Change every "Book cover" in the records below to "Front cover" and write out all the lines again, leaving everything else as it is. Omit the pictures from your answer.

Captioned web image records:
-----
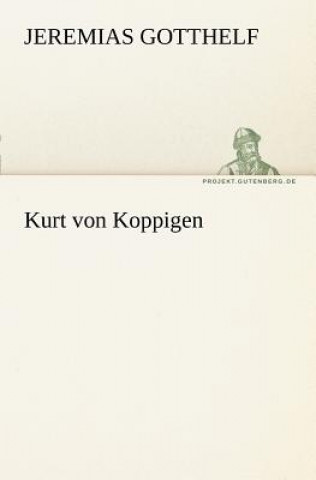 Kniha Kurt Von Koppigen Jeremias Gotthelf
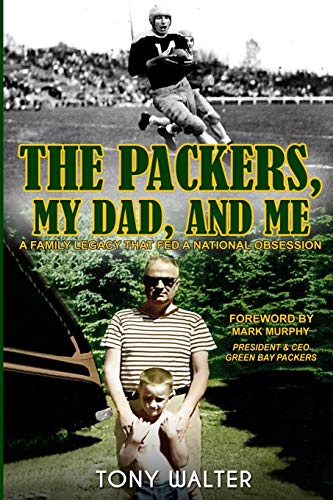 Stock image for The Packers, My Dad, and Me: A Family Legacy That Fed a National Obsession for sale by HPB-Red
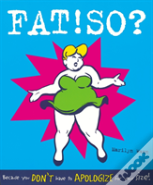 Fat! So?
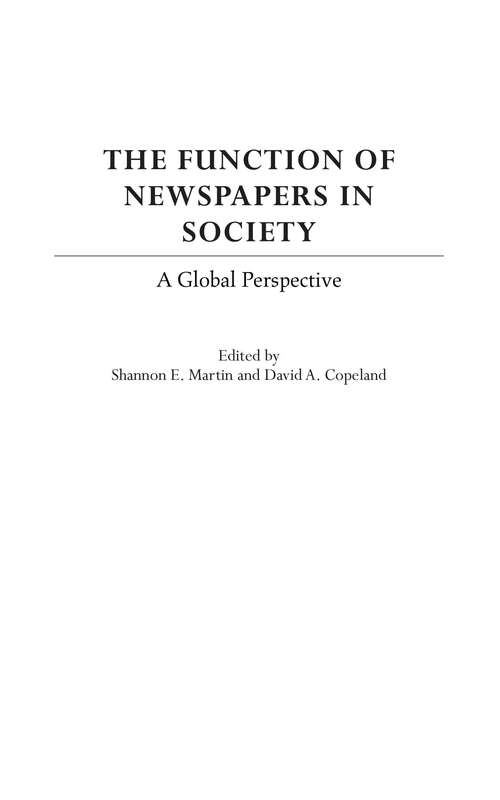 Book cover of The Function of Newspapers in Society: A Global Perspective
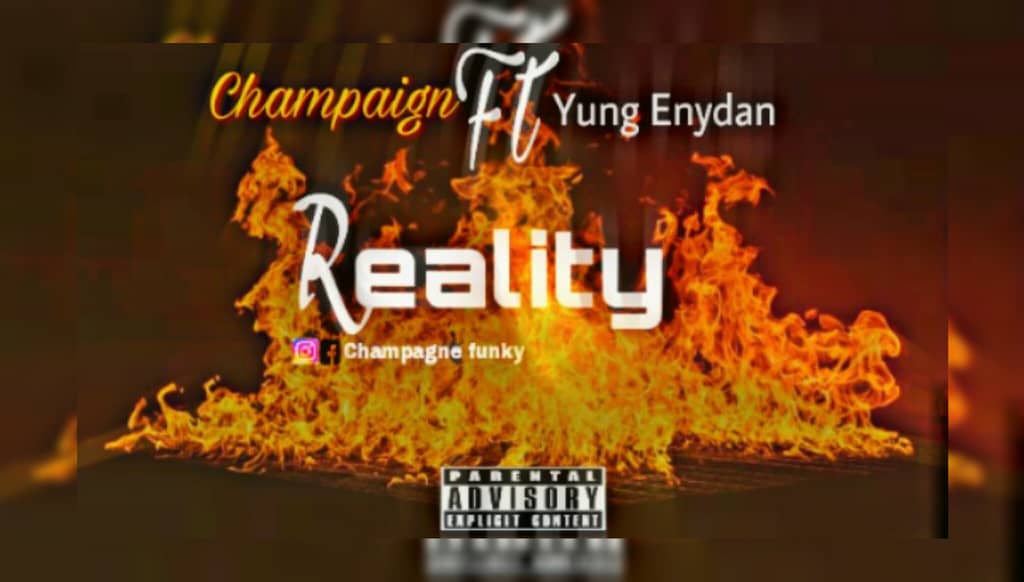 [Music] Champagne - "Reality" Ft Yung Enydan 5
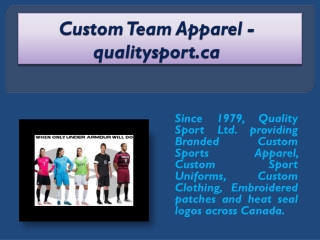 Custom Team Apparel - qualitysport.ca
-----
§ **FINISHED EXERCISE**
 Kniha Kurt Von Koppigen Jeremias Gotthelf
 Stock image for The Packers, My Dad, and Me: A Family Legacy That Fed a National Obsession for sale by HPB-Red
 Fat! So?
 Front cover of The Function of Newspapers in Society: A Global Perspective
 [Music] Champagne - "Reality" Ft Yung Enydan 5
 Custom Team Apparel - qualitysport.ca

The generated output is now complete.